Defendant contends that it is entitled to summary judgment on several different issues because Plaintiff cannot present evidence regarding his claims. Specifically, as to Count One (premises liability), Defendant contends that “[t]here is no evidence sufficient to create an issue of material fact as to the existence of a hazardous condition on Defendant's premises” and that “there is no evidence whatsoever that Defendant had actual knowledge” of the hazard. [Doc. 25-1, p. 10]. Defendant similarly states that the remaining counts (vicarious liability, negligent training and supervision, punitive damages and attorney's fees) “are totally unsupported by any evidence.” Id. at 13.
——
# SET TASK A
Show each line of the records that contains the word "nearer". Case counts.
——
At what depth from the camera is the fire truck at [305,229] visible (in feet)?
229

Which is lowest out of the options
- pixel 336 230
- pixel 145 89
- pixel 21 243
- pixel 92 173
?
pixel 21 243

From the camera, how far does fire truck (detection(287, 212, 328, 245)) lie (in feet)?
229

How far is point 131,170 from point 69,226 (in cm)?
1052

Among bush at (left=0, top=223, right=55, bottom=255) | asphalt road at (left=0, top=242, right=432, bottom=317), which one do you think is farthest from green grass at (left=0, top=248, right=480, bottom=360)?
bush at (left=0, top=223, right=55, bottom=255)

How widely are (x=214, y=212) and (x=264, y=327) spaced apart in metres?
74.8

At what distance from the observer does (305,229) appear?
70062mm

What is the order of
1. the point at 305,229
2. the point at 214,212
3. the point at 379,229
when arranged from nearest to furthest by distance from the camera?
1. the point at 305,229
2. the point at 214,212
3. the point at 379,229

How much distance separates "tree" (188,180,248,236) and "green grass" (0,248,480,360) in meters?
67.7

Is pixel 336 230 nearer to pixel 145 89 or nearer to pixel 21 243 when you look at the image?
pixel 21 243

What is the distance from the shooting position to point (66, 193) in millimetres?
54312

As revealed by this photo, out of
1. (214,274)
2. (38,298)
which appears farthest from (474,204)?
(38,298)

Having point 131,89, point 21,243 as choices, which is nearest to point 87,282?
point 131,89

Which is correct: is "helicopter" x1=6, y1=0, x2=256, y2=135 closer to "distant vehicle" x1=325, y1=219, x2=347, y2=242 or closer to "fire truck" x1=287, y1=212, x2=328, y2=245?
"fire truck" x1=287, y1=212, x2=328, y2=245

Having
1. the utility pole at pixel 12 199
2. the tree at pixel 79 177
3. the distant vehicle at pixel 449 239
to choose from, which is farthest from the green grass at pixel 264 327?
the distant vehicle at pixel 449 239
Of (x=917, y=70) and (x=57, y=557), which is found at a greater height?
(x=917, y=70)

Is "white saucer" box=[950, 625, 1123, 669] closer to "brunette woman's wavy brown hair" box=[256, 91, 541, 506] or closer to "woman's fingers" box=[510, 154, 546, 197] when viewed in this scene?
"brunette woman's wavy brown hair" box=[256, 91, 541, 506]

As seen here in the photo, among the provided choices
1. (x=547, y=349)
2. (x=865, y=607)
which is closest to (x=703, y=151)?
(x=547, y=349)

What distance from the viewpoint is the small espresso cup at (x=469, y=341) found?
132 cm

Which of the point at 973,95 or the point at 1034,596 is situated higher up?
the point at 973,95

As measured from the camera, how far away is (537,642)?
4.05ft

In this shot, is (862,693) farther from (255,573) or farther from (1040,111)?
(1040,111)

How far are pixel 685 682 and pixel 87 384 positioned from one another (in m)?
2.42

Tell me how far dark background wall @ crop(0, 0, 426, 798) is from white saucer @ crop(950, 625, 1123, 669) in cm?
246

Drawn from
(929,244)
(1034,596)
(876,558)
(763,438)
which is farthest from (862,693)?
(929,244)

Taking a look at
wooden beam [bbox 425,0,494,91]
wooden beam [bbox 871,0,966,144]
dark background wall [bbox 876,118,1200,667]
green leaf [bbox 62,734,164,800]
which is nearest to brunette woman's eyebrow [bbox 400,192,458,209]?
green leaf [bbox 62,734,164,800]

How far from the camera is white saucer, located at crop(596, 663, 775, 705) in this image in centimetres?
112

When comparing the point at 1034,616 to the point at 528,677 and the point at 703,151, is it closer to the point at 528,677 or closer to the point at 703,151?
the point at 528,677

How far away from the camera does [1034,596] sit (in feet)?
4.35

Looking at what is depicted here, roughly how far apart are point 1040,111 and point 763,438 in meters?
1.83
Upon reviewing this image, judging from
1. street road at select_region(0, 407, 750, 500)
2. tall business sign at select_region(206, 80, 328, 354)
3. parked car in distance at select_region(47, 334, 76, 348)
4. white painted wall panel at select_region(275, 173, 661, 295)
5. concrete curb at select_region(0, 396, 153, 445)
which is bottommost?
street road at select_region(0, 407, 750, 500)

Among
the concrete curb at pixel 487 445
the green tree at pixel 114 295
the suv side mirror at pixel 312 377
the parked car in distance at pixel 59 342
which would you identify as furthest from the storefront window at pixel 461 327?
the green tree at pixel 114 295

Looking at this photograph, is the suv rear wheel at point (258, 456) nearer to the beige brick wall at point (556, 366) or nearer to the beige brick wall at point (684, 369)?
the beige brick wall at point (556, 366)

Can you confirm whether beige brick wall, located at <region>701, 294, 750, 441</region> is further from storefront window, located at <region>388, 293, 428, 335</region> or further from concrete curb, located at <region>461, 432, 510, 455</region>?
——
# SET TASK B
Continue the passage on the summary judgment motion from the point where it stops.

# RESULT A
Is pixel 336 230 nearer to pixel 145 89 or nearer to pixel 21 243 when you look at the image?
Looking at this photograph, is the suv rear wheel at point (258, 456) nearer to the beige brick wall at point (556, 366) or nearer to the beige brick wall at point (684, 369)?

# RESULT B
As already stated above, a court should grant summary judgment when there are no genuine issues of material fact. Fed.R.Civ.P. 56(a). The movant bears the initial burden of showing that it is entitled to summary judgment. “Of course, a party seeking summary judgment always bears the initial responsibility of informing the district court of the basis for its motion, and identifying those portions of [the record] which it believes demonstrate the absence of a genuine issue of material fact.” Celotex Corp. v. Catrett, 477 U.S. 317, 323 (1986). Importantly, “it is never enough simply to state that the non-moving party cannot meet its burden at trial.” Clark v. Coats & Clark, Inc., 929 F.2d 604, 608 (11th Cir. 1991).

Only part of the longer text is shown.